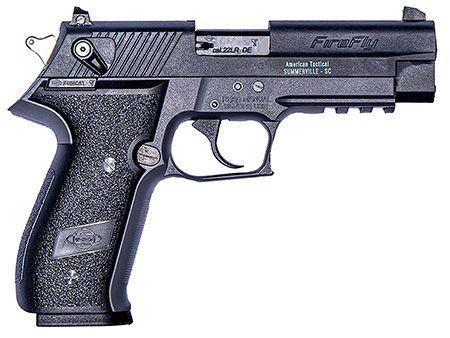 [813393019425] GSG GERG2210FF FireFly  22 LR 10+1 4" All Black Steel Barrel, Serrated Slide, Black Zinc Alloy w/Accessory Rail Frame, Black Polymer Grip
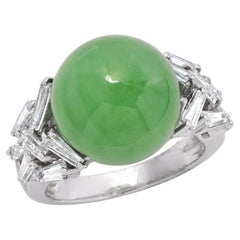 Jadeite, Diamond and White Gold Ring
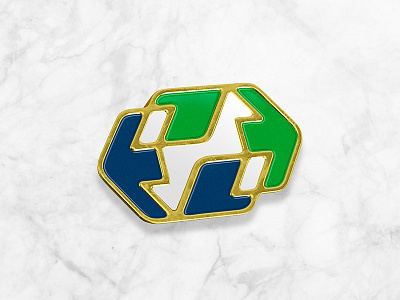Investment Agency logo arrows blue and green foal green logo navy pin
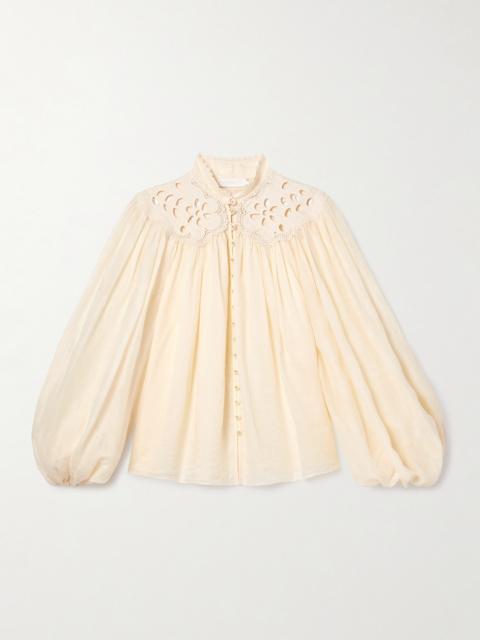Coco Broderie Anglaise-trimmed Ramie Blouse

■ **Aim of the task**:
When you repeat the data, keep every line exact and drop the images.

■ **Solution to this exercise**:
 [813393019425] GSG GERG2210FF FireFly  22 LR 10+1 4" All Black Steel Barrel, Serrated Slide, Black Zinc Alloy w/Accessory Rail Frame, Black Polymer Grip
 Jadeite, Diamond and White Gold Ring
Investment Agency logo arrows blue and green foal green logo navy pin
Coco Broderie Anglaise-trimmed Ramie Blouse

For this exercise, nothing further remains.